Same sky

(Blue Elan Records – 2026)  

Durée 48’36 – 12 Titres 

https://cimarron615.com

Il y a des groupes qui naissent dans l’euphorie, d’autres dans le fracas, et puis il y a ceux qui émergent dans le silence laissé par une absence. Cimarron 615 appartient à cette dernière catégorie. Formé à Nashville après la disparition de Rusty Young, figure tutélaire de Poco, le collectif réunit trois vétérans du groupe, Jack Sundrud, Michael Webb et Rick Lonow, rejoints par Ronnie Guilbeau, lui aussi lié à l’histoire de Poco, notamment pour avoir co‑écrit le hit « Call It Love » en 1989.  

Ce qu’on appelle supergroupe n’est ici ni une étiquette marketing ni un raccourci commode, Cimarron 615 est la rencontre de quatre musiciens dont les carrières traversent un demi‑siècle de musique américaine, du country rock aux racines les plus profondes de l’Americana.

Leur histoire commence lorsque Kirk Pasich, fondateur de Blue Elan Records, réunit Sundrud, Webb et Lonow pour un concert hommage à Rusty Young. La magie opère immédiatement. Ce qui devait être un geste de mémoire devient un projet vivant, organique, irrésistible. Avec Guilbeau dans la formation, le quatuor trouve son identité, un son nourri de guitares claires, de claviers expressifs, d’harmonies généreuses et d’une complicité forgée sur des décennies de routes, de studios et de scènes.  

Le nom du groupe, clin d’œil à « Rose Of Cimarron » et au code régional 615 de Nashville, dit tout, l’héritage est assumé, mais l’histoire continue.

Avec « Same Sky », Cimarron 615 signe un troisième album qui ressemble à une carte postale sonore de l’Americana moderne, vaste, ouverte, plurielle.

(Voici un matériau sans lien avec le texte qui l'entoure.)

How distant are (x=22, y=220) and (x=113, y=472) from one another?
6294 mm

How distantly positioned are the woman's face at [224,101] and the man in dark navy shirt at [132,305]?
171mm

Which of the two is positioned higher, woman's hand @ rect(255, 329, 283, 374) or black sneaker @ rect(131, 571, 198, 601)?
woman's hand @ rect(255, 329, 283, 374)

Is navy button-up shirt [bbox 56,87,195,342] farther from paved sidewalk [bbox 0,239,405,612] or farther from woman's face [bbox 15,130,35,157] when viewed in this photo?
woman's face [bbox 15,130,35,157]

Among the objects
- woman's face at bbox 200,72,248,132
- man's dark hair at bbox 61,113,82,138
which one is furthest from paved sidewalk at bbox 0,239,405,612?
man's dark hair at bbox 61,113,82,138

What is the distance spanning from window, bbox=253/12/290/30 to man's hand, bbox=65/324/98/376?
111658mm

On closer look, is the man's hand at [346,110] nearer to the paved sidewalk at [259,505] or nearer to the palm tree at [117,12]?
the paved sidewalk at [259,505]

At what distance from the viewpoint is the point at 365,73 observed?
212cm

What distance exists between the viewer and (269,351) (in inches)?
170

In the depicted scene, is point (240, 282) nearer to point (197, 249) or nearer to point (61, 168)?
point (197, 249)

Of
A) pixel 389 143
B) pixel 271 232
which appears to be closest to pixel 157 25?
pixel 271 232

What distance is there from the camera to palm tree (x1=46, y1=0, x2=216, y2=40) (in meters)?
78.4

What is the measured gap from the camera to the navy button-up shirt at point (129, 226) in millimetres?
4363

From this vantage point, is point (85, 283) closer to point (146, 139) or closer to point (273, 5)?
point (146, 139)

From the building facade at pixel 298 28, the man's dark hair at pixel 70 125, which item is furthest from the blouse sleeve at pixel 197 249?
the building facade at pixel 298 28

Enregistré à Treasure Island Recorders et produit par le groupe lui‑même, le disque explore un spectre impressionnant, country twang, blues rock, bluegrass, reggae, cajun, R&B … Une diversité qui n’a rien de décorative, elle reflète la vie musicale de quatre artisans qui ont joué avec Johnny Cash, June Carter Cash, Loretta Lynn, Chris Stapleton, John Prine, John Fogerty ou Hank Williams Jr.  

Autant dire que l’album respire l’expérience, mais jamais la routine.

Dès « Your Turn Now », le groupe affirme son intention, tourner une page sans la refermer, avancer en portant ce qui les a construits. Les guitares sonnent larges, les voix s’entrelacent, et l’on comprend que Cimarron 615 n’est pas un hommage figé mais une continuité vivante.

Le moment le plus bouleversant arrive avec « Comet In The Sky », écrit et chanté par Michael Webb. Une élégie pour Rusty Young, portée par une pedal steel déchirante signée Mike Daly. Le morceau ne s’apitoie jamais, il célèbre, il remercie, il regarde le ciel en reconnaissant la trace lumineuse laissée par un ami. Webb le dit simplement, on va te manquer. C’est l’un des titres les plus forts de l’album, et l’un des plus sincères.

La suite déroule une mosaïque d’ambiances avec « Aruba », un souffle tropical, presque joueur, qui montre la capacité du groupe à sortir des sentiers balisés, avec « Broken And Blue », une ballade blessée, superbe dans sa retenue. « Hard Way To Make A Living » est une chronique de la vie de musicien, sans fard mais avec tendresse et « World Slidin’ Down » propose un final ample, presque cinématographique, qui clôt l’album sur une note de lucidité et de fraternité.

Chaque membre écrit, chante, arrange. « Same Sky » est un album collectif dans le sens le plus noble du terme, pas une juxtaposition de talents, mais une conversation musicale. On y entend la gratitude, la résilience, l’amitié, et cette idée simple qui veut que malgré les épreuves, nous vivons tous sous le même ciel.

Cimarron 615 ne cherche pas à réinventer l’Americana, il la vit, il la respire, il la raconte. « Same Sky » est un album de maturité, mais aussi de liberté. Un disque qui honore le passé sans s’y enfermer, qui célèbre la joie de jouer ensemble, et qui rappelle que les racines ne sont pas des chaînes mais des points d’ancrage. Un album qui ne cherche pas à impressionner, mais qui touche. Et qui reste.